Johannesburg, 20 Oct 2015
The culture of Mehleketo fits well with that of EOH, says EOH Group CEO Asher Bohbot.
The culture of Mehleketo fits well with that of EOH, says EOH Group CEO Asher Bohbot.

JSE-listed technology services company EOH is continuing its spending spree.

Yesterday, the company announced the acquisition of Mehleketo, a local provider of rail automation and technology solutions, for an undisclosed amount.

Mehleketo has a turnover of over R300 million, technology partnerships with the major international rail automation technology OEMs and about 350 employees.

It is one of the top rail signalling and communications engineering and systems integration solutions providers in SA, and has a number of long-term projects as well as maintenance and support contracts with the major operators in the country.

It was recently involved in the building of the Passenger Rail Agency of SA's R155 million Gauteng Nerve Centre, which monitors train traffic in the province. The signal control hub, situated in Tembisa, was officially opened this month.

The Mehleketo acquisition comes at a time when EOH has made it a habit of posting strong financial results. For the year ended 31 July, the company announced revenue was up by 35% to R9.7 billion.

The growth was due to a combination of strong organic growth and successful acquisitions, and the company has no plans to slow down.

"Having the Mehleketo team join EOH enhances our industry vertical strategy, as they bring additional best-of-breed solutions, complemented by highly skilled professionals with deep industry knowledge, which in turn provides us with a platform for healthy growth in this sector in both South Africa and the rest of the African continent," says Zunaid Mayet, executive director of EOH Industrial Technologies.

"It's very exciting to have Mehleketo join the EOH family.
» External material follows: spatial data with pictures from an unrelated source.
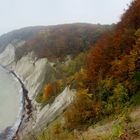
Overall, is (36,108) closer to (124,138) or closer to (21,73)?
(21,73)

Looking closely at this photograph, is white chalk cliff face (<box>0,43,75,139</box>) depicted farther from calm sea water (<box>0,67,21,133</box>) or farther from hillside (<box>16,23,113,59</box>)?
hillside (<box>16,23,113,59</box>)

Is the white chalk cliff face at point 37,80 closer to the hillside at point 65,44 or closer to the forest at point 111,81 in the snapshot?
the hillside at point 65,44

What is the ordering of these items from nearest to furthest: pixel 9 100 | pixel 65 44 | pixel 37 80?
pixel 9 100 → pixel 37 80 → pixel 65 44

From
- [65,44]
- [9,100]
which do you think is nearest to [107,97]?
[9,100]


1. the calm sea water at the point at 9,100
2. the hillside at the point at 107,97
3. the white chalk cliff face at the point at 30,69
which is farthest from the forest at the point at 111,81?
the white chalk cliff face at the point at 30,69

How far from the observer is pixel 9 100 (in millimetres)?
75875

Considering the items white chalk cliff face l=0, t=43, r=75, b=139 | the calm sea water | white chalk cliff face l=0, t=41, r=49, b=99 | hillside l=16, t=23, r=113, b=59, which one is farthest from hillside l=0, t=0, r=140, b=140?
hillside l=16, t=23, r=113, b=59

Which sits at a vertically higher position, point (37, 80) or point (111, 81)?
point (111, 81)

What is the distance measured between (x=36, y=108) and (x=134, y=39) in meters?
32.1

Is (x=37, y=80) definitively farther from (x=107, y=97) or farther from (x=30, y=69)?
(x=107, y=97)

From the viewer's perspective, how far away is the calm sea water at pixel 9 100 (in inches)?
2394

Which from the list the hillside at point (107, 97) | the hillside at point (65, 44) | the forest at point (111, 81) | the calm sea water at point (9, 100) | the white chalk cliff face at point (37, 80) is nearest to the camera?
the hillside at point (107, 97)

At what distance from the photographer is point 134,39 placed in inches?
1384

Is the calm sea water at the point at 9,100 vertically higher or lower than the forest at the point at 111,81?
lower
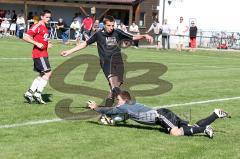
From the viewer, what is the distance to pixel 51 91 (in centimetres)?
1513

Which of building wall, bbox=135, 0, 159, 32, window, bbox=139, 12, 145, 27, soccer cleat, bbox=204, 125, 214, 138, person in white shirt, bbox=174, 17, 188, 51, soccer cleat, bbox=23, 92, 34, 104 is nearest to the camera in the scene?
soccer cleat, bbox=204, 125, 214, 138

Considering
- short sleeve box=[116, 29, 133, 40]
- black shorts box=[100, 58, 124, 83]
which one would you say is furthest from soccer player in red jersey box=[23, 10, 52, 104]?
short sleeve box=[116, 29, 133, 40]

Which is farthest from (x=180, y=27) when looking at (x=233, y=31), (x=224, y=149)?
(x=224, y=149)

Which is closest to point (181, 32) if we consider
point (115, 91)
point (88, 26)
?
point (88, 26)

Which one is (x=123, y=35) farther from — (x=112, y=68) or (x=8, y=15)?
(x=8, y=15)

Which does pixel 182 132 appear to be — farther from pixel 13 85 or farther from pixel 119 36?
pixel 13 85

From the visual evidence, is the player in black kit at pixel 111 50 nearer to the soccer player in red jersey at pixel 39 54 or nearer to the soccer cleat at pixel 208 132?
the soccer player in red jersey at pixel 39 54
They will take us to new places and markets which are strategic to EOH's growth plans," says EOH Group CEO Asher Bohbot.

"The culture of Mehleketo fits well with that of EOH - this is fundamental for successfully leveraging our core strengths. Our industrial technology division, of which rail technology is part, is a major component of our growth strategy," adds Bohbot.
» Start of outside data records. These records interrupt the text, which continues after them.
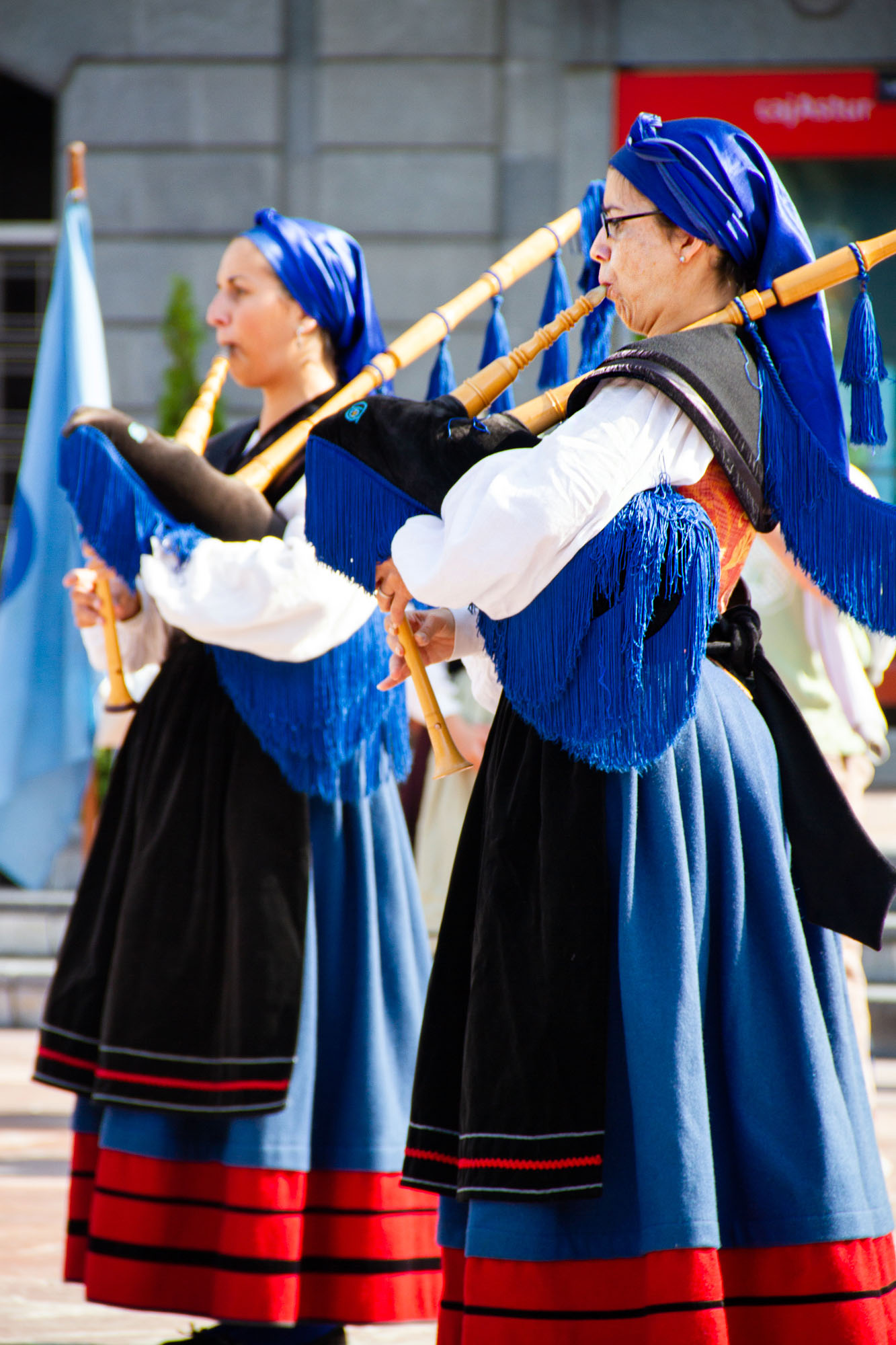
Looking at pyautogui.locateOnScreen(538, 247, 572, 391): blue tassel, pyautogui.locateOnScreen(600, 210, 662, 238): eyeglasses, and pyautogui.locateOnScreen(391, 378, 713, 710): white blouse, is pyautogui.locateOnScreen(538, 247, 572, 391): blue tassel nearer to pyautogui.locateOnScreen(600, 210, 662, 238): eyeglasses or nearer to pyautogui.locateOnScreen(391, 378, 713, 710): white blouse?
pyautogui.locateOnScreen(600, 210, 662, 238): eyeglasses

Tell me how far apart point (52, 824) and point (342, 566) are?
2986mm

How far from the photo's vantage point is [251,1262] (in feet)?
8.32

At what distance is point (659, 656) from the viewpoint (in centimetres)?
183

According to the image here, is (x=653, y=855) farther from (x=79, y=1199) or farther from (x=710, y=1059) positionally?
(x=79, y=1199)

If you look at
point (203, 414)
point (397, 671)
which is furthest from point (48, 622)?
point (397, 671)

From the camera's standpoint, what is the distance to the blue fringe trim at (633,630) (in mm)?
1806

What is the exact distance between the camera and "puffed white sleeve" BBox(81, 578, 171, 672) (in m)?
3.01

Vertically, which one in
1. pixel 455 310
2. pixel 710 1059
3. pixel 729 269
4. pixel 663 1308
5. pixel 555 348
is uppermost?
pixel 455 310

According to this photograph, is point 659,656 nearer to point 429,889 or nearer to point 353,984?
point 353,984

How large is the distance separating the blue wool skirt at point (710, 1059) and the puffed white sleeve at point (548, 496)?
277 mm

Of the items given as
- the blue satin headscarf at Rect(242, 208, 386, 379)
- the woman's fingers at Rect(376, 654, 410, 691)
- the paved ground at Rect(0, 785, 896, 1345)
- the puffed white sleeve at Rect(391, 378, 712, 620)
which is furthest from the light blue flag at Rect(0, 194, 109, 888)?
the puffed white sleeve at Rect(391, 378, 712, 620)

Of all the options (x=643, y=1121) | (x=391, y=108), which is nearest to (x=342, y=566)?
(x=643, y=1121)

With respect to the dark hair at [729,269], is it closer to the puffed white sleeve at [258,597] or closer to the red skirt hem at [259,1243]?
the puffed white sleeve at [258,597]

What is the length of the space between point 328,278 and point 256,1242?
1732 millimetres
In February, EOH bought CCS, which provides integrated niche management solutions for the construction and mining industry sectors, for an undisclosed sum. CCS then had a turnover in excess of R200 million, and presence in 50 countries, including SA, Middle East, Europe, Australia and South America.

In June, EOH announced it was acquiring an equity stake of between 49% and 80% in pan-African IT applications and business solutions provider Twenty Third Century Systems and its subsidiaries, for an undisclosed amount.
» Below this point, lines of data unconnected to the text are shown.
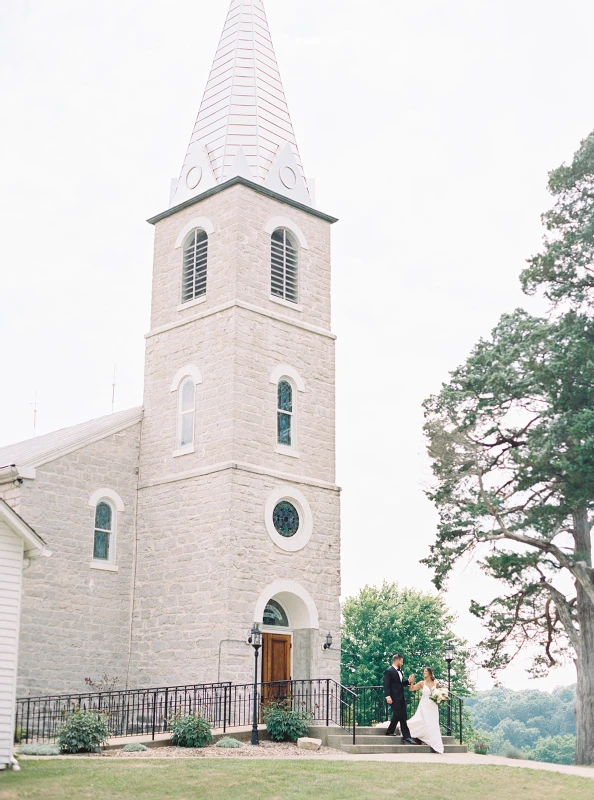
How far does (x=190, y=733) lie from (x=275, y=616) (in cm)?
580

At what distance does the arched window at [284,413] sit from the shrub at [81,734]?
896 centimetres

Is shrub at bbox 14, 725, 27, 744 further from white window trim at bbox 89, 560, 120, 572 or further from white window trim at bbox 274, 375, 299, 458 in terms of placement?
white window trim at bbox 274, 375, 299, 458

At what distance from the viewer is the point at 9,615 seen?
15.5 meters

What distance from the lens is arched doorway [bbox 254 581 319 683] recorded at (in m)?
23.3

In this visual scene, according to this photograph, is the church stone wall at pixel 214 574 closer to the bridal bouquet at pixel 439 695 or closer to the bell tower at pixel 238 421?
the bell tower at pixel 238 421

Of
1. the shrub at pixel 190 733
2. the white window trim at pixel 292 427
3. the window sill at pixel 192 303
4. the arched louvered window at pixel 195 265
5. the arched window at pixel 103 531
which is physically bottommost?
the shrub at pixel 190 733

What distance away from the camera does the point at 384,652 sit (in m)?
45.3

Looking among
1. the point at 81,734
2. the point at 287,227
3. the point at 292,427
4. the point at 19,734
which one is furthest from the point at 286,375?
the point at 81,734

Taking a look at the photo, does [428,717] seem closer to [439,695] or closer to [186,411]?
[439,695]

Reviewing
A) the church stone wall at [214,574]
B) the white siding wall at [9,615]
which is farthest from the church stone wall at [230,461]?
the white siding wall at [9,615]

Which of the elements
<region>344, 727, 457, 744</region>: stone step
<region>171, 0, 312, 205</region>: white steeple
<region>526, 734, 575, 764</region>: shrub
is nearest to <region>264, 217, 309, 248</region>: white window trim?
<region>171, 0, 312, 205</region>: white steeple

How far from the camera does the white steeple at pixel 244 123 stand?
26.2 meters

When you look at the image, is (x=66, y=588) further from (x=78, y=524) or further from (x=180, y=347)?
(x=180, y=347)

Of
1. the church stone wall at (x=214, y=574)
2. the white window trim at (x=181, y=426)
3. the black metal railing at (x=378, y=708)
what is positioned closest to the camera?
the black metal railing at (x=378, y=708)
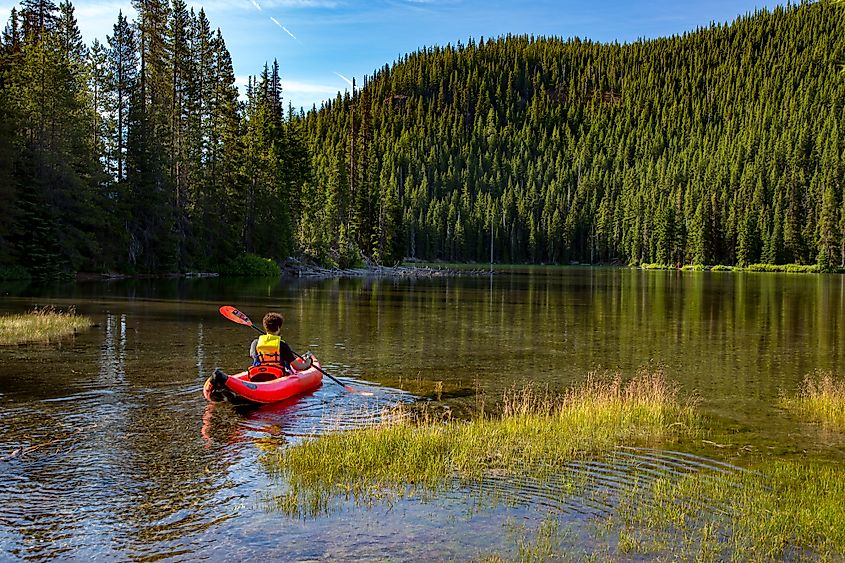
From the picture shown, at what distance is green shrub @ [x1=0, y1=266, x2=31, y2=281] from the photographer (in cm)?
5194

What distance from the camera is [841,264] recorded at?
124625 millimetres

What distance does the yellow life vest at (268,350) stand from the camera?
650 inches

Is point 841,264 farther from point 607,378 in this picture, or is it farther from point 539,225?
point 607,378

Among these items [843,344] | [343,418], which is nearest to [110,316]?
[343,418]

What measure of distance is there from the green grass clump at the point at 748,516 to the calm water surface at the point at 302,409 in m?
0.74

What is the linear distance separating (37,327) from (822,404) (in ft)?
83.0

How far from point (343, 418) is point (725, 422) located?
26.1 ft

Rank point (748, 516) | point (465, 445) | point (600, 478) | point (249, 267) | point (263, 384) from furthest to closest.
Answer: point (249, 267) → point (263, 384) → point (465, 445) → point (600, 478) → point (748, 516)

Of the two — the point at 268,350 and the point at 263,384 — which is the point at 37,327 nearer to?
the point at 268,350

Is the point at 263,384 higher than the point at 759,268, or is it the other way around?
the point at 759,268

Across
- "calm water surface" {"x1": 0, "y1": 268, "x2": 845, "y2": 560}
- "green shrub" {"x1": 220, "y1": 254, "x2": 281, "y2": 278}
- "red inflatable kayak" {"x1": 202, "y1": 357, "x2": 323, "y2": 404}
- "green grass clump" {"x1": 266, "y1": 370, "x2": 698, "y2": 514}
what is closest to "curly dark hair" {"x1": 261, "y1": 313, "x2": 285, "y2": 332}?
"red inflatable kayak" {"x1": 202, "y1": 357, "x2": 323, "y2": 404}

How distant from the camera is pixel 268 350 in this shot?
16594 millimetres

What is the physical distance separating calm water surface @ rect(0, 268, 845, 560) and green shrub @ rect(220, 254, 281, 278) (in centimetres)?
3365

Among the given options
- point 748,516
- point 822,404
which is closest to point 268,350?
point 748,516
Financial analysts at Absa Stockbrokers believe EOH's growth is likely to soften as the company matures.

"EOH's shares have been flying, mirroring its earnings which are growing at a blistering pace. But now with annual revenue inching closer to R10 billion, maintaining previous growth rates of 30% or above is going to be difficult.

"As the group gets bigger, further softening of earnings is likely. As this happens, the market is also likely to slowly adjust its share ratings to reflect slowing earnings growth. Currently, EOH's shares are sporting a hefty 12-month price earnings multiple of 33 times."

The analysts say while EOH's growth over past years was largely acquisitive, they are starting to see organic growth contributing more to the financials.

"We find this more comforting as it allays fears of hard landing should the group run out of acquisition targets," the stockbrokers say.

With most of EOH's acquired targets having fitted perfectly into the overall group structure, the company is starting to reap the benefits as these businesses expand within their areas of focus, Absa Stockbrokers notes.

EOH shares closed yesterday at 15 312c.